In multiversal adventure Everything Everywhere All at Once we’re treated to a multitude of Michelle Yeohs. She’s the exhausted owner of a laundromat, a glamorous movie star and a hot-dog finger-wobbling lover. In a single movie, the directors gave Yeoh more to do than she’s had in much of her 40-year career. Yeoh is spectacular in EEAO, both as a high-kicking action hero and a mother desperate to reconnect with her daughter. While EEAO may look like some kind of quirky art house Marvel movie, there’s a depth and authenticity to her character that is still uncommon for many Asian roles. 

From her first win earlier this year at the Golden Globes to the Screen Actors Guild awards and more, Yeoh has embraced her status as a symbol of change. At the SAGS she spoke on behalf of Asian actors everywhere saying “Thank you for giving me a seat at the table because so many of us need this. We want to be seen. We want to be heard and tonight, you have shown us that it is possible.” Winning on Sunday would make the Malaysian-born Yeoh the first Asian to win in the best actress category — a historical precedent I doubt voters can resit. 

Best Picture? 

many hands holding oscar trophies
A group of award winners pose with their Oscars on Feb. 26, 2017. (Frazer Harrison/Getty Images)

For the Oscar’s biggest prize there’s less of a personal narrative to consider, which leaves this category wide open. Will the snowball effect of the awards season darling EEAO continue? Will Tom Cruise fans hit the afterburners and blast through thanking Top Gun: Maverick for in Spielberg’s words, “saving Hollywood’s ass.” 

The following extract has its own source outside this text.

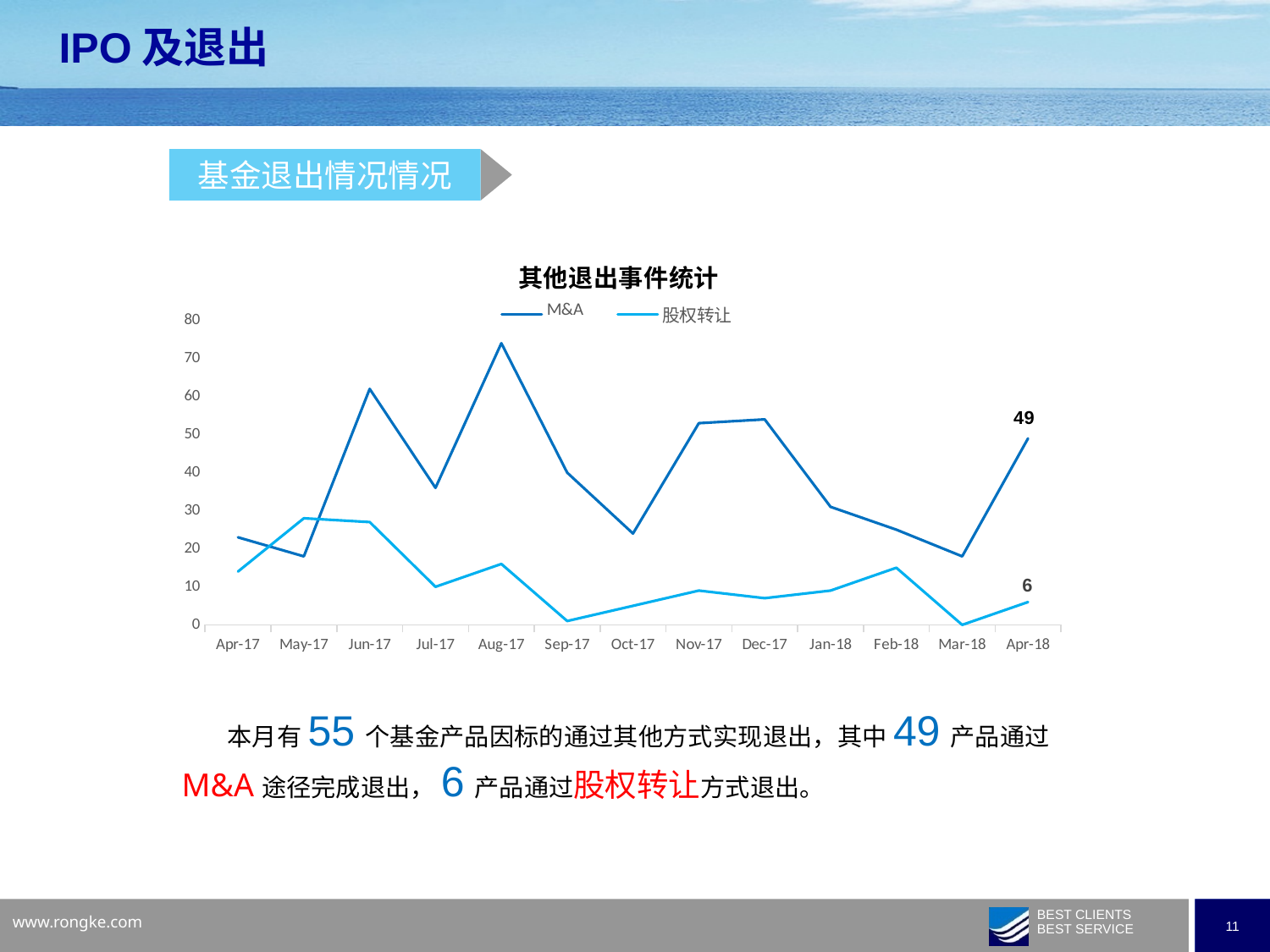
What is the title of the chart? 其他退出事件统计 Does the M&A series rise or fall from Mar-18 to Apr-18? rise Is the M&A value for Oct-17 greater or less than 30? less How many series does the legend of the chart list? 2 Which series has the larger value in Apr-18, M&A or 股权转让? M&A Is the M&A value for Aug-17 greater or less than 60? greater In which month does the M&A series reach its highest value? Aug-17 What is the difference between the M&A and 股权转让 values for Apr-18? 43 How many months are shown on the x axis of the chart? 13 What is the M&A value for Apr-18? 49 What kind of chart is shown on the slide? line chart What is the 股权转让 value for Apr-18? 6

Could the crowd-pleasing Elvis pull off an upset with Austin Butler’s everlasting Presley affectations? Pushed to make a pick, I’d predict the audaciously entertaining Everything Everywhere All at Once to win. It seems to be the perfect Oscar creation, a box office success with a message voters will easily embrace. But an Oscars where almost anything can happen? That’s a narrative I can get behind.